EXERCISE MATERIAL

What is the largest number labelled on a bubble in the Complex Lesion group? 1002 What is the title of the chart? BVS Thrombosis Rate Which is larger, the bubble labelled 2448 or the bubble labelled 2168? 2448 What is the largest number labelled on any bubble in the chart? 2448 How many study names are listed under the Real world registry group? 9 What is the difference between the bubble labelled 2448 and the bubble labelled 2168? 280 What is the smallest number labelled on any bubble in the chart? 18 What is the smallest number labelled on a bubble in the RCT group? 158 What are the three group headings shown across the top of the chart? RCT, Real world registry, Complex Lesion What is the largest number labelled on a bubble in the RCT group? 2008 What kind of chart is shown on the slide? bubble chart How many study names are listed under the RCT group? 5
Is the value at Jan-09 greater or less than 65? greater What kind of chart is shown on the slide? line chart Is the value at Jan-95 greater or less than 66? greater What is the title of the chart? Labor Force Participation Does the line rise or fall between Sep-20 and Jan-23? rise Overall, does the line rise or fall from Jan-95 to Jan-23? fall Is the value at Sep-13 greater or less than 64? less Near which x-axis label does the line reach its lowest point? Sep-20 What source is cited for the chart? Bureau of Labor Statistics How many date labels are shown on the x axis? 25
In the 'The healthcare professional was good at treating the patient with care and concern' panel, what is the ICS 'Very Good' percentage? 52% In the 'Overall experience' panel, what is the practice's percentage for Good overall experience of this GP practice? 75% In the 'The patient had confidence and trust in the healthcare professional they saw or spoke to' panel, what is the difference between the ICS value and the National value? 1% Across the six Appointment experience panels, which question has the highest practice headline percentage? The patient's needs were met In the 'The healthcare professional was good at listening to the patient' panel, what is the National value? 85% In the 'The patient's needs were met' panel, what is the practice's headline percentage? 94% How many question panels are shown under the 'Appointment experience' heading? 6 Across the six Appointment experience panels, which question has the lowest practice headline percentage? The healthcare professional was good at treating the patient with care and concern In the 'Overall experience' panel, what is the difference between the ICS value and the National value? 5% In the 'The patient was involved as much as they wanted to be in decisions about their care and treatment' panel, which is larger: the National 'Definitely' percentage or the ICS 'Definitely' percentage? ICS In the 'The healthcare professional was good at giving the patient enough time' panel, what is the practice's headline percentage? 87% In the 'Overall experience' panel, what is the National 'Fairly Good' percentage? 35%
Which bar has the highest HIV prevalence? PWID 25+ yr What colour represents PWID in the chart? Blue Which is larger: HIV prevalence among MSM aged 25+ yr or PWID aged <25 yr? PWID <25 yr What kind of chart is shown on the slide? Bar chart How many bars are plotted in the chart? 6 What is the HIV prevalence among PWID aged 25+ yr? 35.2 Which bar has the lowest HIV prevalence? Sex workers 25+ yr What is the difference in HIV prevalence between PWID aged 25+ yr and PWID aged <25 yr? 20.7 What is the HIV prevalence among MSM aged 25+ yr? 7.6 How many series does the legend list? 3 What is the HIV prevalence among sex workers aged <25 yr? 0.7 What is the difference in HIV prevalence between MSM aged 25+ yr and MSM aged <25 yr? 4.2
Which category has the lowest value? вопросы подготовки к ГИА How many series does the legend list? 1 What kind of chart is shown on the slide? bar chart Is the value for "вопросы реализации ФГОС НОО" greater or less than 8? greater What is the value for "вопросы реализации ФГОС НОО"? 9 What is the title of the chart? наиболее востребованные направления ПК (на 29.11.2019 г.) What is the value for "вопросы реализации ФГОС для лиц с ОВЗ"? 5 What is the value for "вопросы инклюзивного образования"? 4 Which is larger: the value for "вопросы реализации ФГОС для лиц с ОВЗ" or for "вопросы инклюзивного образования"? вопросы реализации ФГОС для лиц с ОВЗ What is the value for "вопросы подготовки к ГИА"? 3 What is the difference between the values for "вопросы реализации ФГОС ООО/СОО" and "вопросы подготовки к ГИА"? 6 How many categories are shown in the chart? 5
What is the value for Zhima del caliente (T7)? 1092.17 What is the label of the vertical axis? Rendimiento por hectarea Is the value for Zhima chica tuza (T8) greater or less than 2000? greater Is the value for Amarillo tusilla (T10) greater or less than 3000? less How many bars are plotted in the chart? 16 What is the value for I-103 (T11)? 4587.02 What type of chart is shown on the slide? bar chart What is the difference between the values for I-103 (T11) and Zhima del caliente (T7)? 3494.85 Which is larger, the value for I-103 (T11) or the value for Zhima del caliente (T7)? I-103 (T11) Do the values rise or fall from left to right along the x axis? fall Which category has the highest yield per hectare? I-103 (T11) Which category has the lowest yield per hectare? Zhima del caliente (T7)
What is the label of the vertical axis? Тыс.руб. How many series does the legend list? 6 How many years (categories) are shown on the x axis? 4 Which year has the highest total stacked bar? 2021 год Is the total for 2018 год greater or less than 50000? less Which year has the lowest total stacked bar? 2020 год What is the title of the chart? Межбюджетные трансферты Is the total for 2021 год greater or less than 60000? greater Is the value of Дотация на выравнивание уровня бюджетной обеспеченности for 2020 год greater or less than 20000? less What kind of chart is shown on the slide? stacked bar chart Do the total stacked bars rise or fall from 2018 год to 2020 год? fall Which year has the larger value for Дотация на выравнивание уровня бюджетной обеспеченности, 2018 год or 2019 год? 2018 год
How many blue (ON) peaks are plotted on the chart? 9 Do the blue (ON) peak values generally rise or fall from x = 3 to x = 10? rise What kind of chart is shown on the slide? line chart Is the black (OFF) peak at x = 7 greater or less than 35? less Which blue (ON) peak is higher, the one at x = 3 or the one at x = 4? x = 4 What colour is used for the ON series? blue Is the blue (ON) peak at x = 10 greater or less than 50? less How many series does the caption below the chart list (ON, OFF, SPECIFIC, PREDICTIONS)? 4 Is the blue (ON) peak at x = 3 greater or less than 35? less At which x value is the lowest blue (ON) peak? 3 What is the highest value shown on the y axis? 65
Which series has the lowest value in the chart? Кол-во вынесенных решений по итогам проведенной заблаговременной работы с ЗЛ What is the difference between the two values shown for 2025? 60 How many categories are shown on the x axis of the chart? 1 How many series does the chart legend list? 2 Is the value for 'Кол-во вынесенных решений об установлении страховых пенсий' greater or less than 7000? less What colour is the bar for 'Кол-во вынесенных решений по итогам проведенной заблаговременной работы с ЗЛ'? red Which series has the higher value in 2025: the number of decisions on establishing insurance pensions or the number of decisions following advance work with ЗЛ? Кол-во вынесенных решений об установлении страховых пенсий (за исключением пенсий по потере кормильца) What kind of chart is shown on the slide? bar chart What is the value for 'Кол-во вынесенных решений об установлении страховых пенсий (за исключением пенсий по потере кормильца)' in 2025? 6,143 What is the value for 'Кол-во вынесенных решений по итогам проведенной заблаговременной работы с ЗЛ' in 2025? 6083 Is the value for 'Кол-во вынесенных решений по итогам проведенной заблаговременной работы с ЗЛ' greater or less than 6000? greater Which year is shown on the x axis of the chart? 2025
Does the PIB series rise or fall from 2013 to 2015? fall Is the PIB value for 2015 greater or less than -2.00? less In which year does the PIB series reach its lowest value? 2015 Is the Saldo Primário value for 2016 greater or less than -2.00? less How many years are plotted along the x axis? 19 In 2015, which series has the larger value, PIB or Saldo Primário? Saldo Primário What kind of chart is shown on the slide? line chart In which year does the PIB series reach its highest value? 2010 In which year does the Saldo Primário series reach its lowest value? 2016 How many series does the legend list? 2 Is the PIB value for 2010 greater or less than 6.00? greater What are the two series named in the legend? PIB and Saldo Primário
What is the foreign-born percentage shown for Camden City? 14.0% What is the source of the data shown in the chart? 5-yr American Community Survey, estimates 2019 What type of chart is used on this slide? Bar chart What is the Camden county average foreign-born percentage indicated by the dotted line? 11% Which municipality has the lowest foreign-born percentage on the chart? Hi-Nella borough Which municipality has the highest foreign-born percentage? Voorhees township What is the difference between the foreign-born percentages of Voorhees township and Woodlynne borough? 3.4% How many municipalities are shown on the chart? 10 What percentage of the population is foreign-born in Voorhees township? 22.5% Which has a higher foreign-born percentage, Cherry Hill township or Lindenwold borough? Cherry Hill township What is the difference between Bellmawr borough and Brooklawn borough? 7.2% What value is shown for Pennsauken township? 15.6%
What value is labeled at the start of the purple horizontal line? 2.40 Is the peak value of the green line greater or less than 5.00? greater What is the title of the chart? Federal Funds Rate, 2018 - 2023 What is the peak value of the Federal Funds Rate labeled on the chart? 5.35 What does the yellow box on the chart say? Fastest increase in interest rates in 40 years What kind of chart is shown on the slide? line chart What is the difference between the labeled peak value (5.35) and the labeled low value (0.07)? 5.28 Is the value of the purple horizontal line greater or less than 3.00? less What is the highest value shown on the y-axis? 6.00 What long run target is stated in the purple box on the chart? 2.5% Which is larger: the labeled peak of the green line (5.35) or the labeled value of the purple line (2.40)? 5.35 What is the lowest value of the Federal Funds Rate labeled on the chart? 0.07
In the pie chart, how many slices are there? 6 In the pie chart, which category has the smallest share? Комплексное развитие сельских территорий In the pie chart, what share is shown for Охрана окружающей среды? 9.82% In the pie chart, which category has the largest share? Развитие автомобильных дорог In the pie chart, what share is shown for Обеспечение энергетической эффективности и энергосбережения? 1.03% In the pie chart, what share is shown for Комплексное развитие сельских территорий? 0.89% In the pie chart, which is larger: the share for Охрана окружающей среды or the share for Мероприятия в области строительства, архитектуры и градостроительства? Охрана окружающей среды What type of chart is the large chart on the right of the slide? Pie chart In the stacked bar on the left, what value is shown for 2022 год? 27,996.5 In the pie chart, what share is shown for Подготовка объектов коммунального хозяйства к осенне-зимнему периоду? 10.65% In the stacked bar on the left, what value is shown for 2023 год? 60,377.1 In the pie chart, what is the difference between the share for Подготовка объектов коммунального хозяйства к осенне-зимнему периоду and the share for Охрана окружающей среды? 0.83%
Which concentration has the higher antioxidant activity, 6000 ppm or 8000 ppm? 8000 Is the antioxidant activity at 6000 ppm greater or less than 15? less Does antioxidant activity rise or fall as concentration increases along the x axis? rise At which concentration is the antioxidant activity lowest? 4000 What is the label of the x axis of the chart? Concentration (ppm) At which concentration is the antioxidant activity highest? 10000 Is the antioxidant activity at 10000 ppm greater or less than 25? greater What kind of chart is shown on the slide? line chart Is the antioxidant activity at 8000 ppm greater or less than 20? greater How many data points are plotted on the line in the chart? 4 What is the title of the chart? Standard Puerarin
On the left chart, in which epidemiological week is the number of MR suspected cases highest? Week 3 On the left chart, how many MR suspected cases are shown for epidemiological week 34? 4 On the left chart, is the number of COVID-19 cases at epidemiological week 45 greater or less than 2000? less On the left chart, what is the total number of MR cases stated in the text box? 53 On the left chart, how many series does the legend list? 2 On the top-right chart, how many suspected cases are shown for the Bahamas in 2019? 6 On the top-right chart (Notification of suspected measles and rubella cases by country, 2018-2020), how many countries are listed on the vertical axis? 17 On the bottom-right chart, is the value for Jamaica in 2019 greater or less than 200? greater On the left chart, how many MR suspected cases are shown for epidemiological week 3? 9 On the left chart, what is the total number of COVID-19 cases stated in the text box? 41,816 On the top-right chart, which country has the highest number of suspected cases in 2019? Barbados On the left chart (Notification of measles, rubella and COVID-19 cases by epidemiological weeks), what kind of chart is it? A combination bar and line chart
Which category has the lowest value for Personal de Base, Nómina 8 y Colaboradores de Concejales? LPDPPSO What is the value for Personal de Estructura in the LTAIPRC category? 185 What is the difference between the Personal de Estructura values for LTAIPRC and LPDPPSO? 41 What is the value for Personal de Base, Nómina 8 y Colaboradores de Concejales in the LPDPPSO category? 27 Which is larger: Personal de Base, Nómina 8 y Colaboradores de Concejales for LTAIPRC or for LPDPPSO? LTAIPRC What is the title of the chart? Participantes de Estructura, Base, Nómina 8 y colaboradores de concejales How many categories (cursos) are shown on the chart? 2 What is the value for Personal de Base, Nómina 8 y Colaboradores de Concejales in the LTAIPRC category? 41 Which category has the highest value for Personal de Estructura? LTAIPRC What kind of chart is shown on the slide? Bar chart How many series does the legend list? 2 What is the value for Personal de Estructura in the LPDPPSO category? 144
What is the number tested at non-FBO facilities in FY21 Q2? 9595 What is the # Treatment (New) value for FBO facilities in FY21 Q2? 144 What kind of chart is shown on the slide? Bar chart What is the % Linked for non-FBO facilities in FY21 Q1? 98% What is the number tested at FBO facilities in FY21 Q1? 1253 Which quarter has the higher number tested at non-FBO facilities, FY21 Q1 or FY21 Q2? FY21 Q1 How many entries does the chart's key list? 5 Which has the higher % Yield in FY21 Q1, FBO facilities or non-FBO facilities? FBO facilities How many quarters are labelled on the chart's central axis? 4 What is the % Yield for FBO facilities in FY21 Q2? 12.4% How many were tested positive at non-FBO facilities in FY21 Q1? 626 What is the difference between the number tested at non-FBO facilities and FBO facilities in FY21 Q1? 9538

WHAT TO DO
Can you arrange the rows as a numbered list, beginning with the first row and stopping after the one that contains "Is the value at Jan-09"? Leave out any blank lines.

RESPONSE AREA
1. What is the largest number labelled on a bubble in the Complex Lesion group? 1002 What is the title of the chart? BVS Thrombosis Rate Which is larger, the bubble labelled 2448 or the bubble labelled 2168? 2448 What is the largest number labelled on any bubble in the chart? 2448 How many study names are listed under the Real world registry group? 9 What is the difference between the bubble labelled 2448 and the bubble labelled 2168? 280 What is the smallest number labelled on any bubble in the chart? 18 What is the smallest number labelled on a bubble in the RCT group? 158 What are the three group headings shown across the top of the chart? RCT, Real world registry, Complex Lesion What is the largest number labelled on a bubble in the RCT group? 2008 What kind of chart is shown on the slide? bubble chart How many study names are listed under the RCT group? 5
2. Is the value at Jan-09 greater or less than 65? greater What kind of chart is shown on the slide? line chart Is the value at Jan-95 greater or less than 66? greater What is the title of the chart? Labor Force Participation Does the line rise or fall between Sep-20 and Jan-23? rise Overall, does the line rise or fall from Jan-95 to Jan-23? fall Is the value at Sep-13 greater or less than 64? less Near which x-axis label does the line reach its lowest point? Sep-20 What source is cited for the chart? Bureau of Labor Statistics How many date labels are shown on the x axis? 25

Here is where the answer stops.